Sie blieb stehen, als sie Schritte hinter sich hörte. Blitzschnell drehte sie sich um. Nein, sie musste sich getäuscht haben; niemand war zu sehen. Sie hob den Kopf und blickte zur obersten Terrasse hinauf.

Zwischen den zerstörten Säulen war ebenfalls kein Mensch zu sehen.

Es war unwirklich still. Sie ging langsam weiter. Das Echo ihrer Schritte war das einzige Geräusch. Es klang überlaut in ihren Ohren. Je näher sie der Anubiskapelle kam, umso kälter wurde ihr.

Sie betrat die kleine, aus drei überwölbten Kammern gebildete Kapelle. An den Wänden prunkten Bilder, die Thutmosis III. und die Königin zeigten, wie sie dem Anubis Opfer darbrachten.

Die Kapelle war leer.

Ihr Blick fiel auf einen Steinsockel – und da entdeckte sie etwas Ungewöhnliches. Auf dem Sockel lag ein kleines Totenschiffchen aus Ton und Holz, wie man es den Toten im alten Ägypten als Grabbeigabe überlassen hatte, damit sie darin den Himmel und die Unterwelt durchfahren konnten.

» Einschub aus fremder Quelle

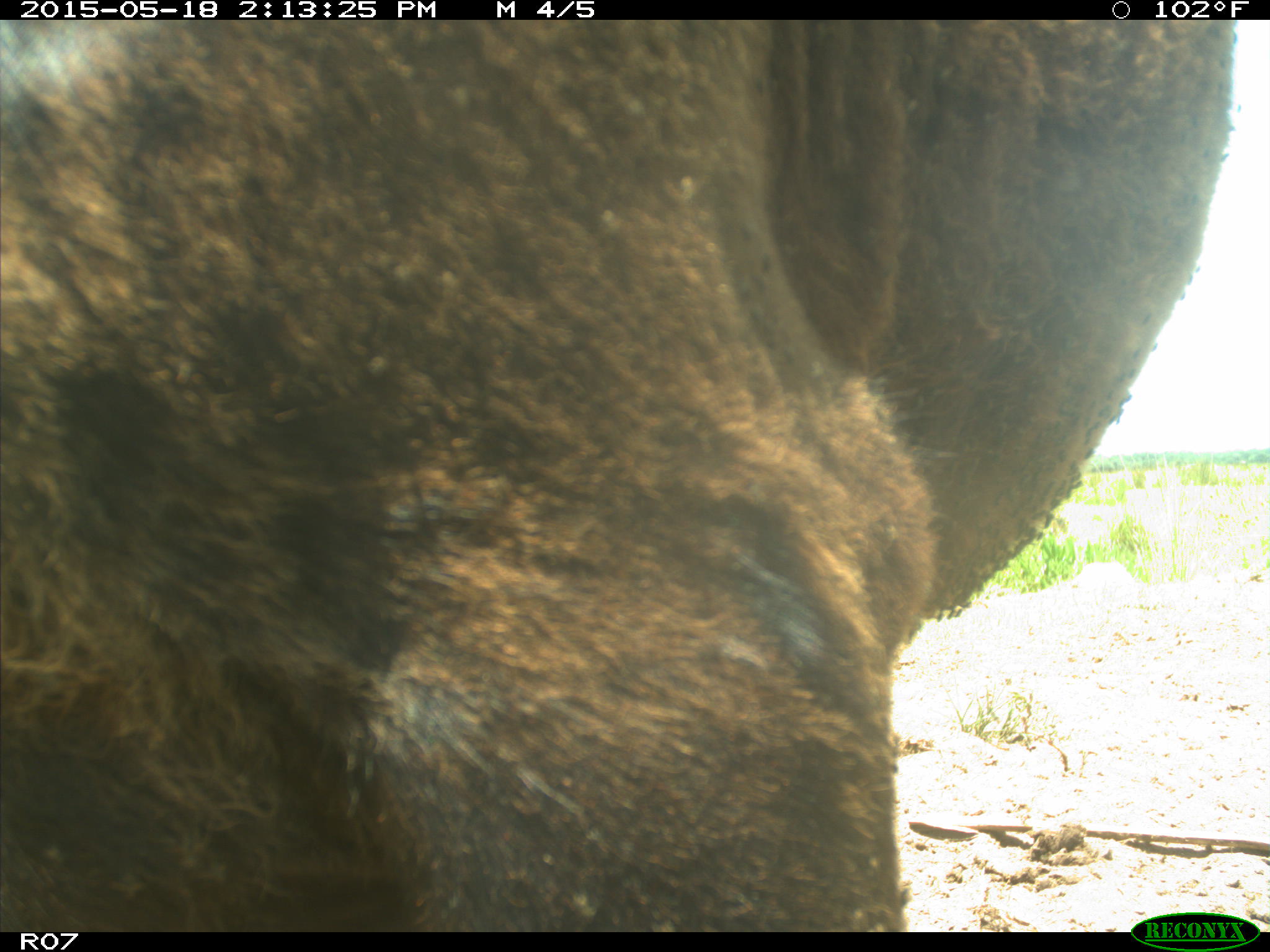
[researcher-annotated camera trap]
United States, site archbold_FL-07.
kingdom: Animalia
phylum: Chordata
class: Mammalia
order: Artiodactyla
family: Bovidae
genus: Bos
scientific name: Bos taurus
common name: domestic cow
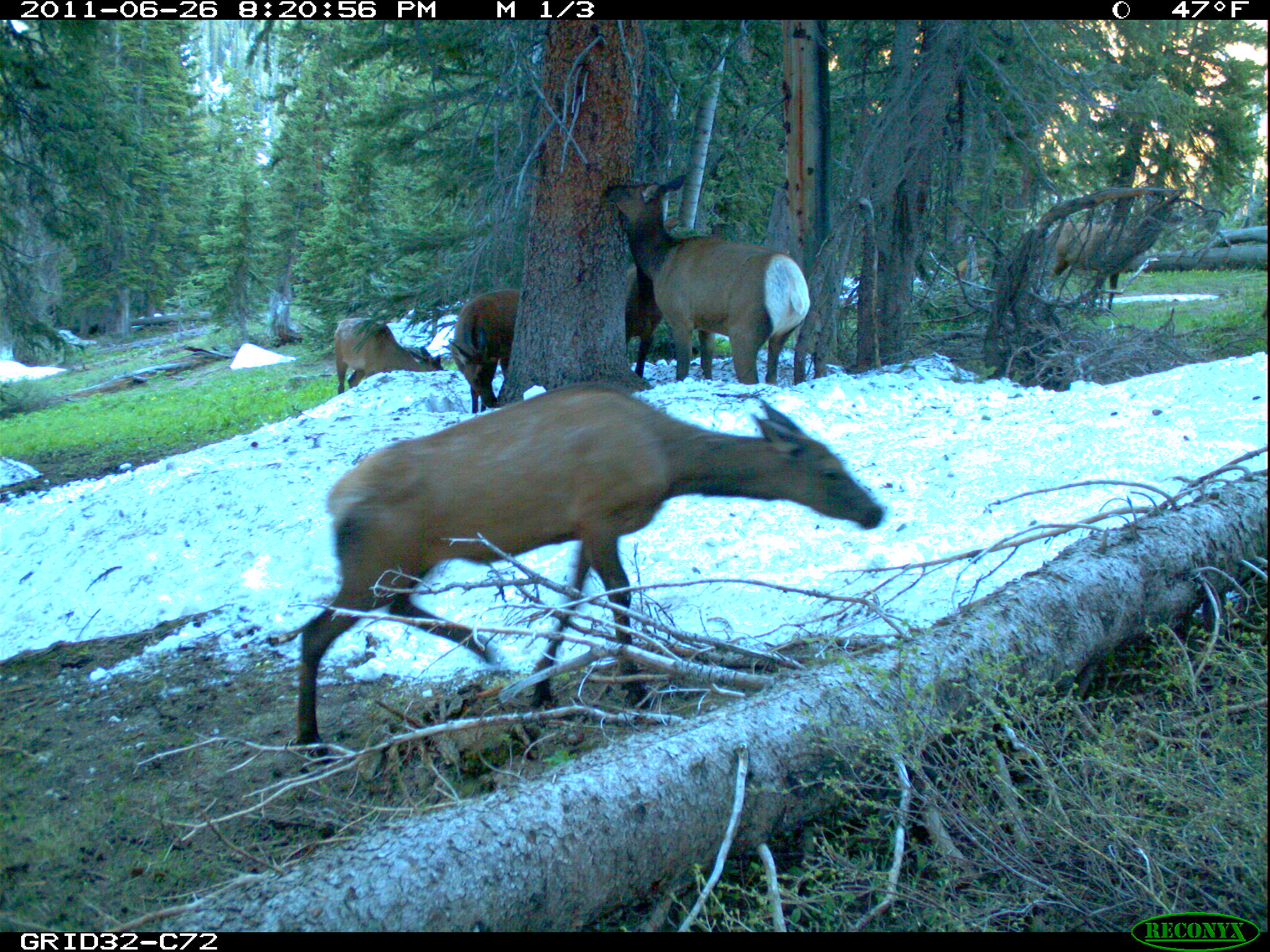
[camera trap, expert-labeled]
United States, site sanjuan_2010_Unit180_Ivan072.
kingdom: Animalia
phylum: Chordata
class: Mammalia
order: Artiodactyla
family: Cervidae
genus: Cervus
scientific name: Cervus elaphus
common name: red deer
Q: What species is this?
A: Cervus elaphus (red deer).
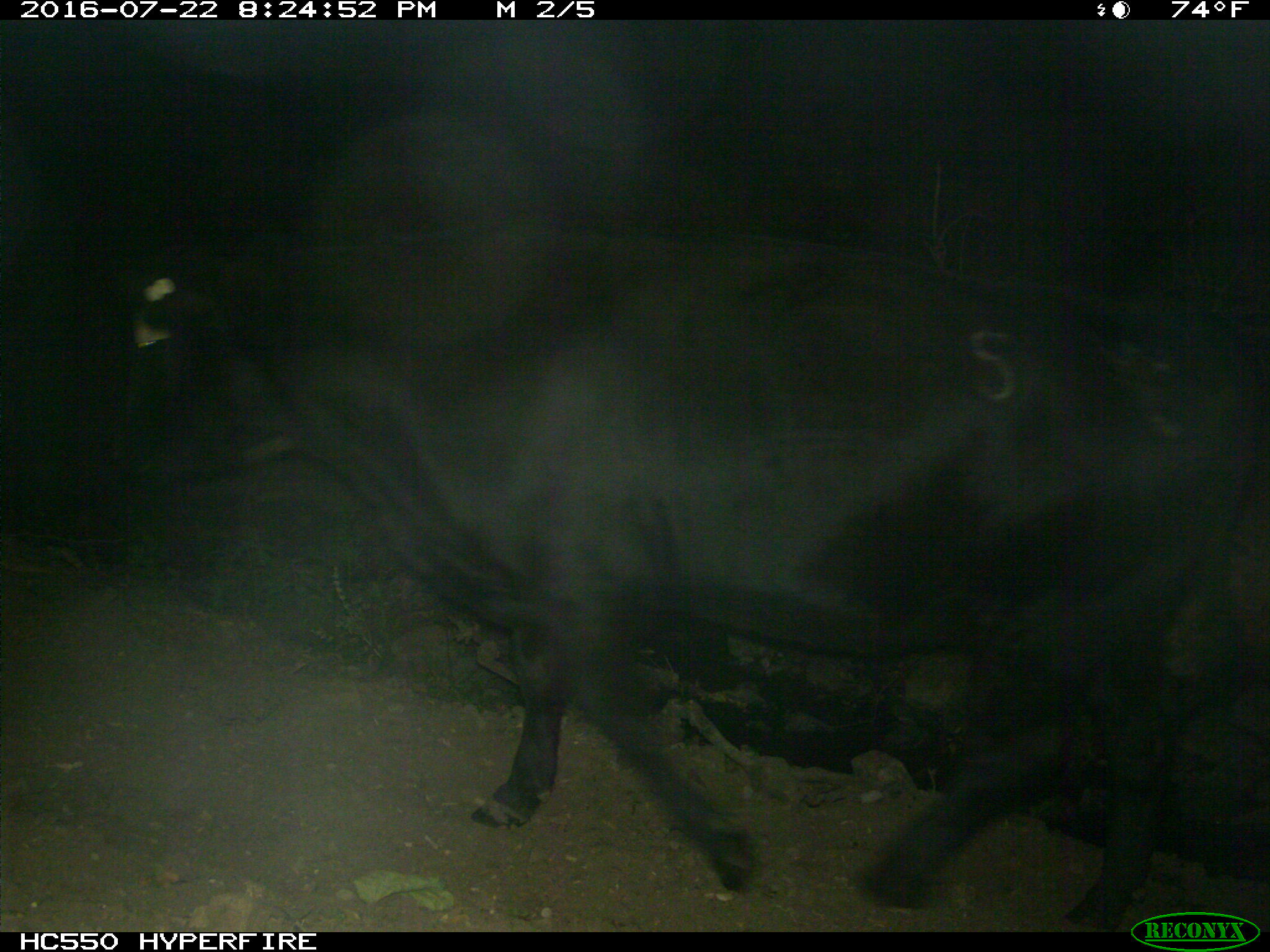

Christine blieb vor dem Totenschiff stehen. Vorsichtig streckte sie den rechten Arm aus. Das Schiff war mit schwarzer Patina bedeckt. Es zog die junge Studentin magisch an.

Ihre Finger strichen über die Grabbeigabe, und es war ihr, als würde sie einen leichten elektrischen Schlag bekommen. Sie wollte die Hand zurückziehen, doch es gelang ihr nicht; ihre Finger schienen festgeklebt zu sein.

Dann hörte sie die Stimme. Sie war in ihrem Hirn. Laut und deutlich sprach sie – doch die Worte waren unverständlich.

Das Geräusch nackter Füße auf dem Boden ließ sie herumfahren. Drei Gestalten umringten sie. Bevor sie noch schreien konnte, legte sich eine kräftige Hand auf ihren Mund. Die Stimme in ihrem Kopf wurde lauter, dröhnender. Der Druck gegen ihre Schläfen war unerträglich geworden.

Undeutlich nahm sie wahr, was mit ihr geschah. Die kahlköpfigen Männer hoben sie hoch und trugen sie durch die Kapelle. Sie versuchte sich zu wehren, doch ihre Glieder waren unendlich schwer; jede Bewegung bereitete ihr Qualen. Sie biss in die braune Hand, die noch immer auf ihrem Mund lag. Vergebens.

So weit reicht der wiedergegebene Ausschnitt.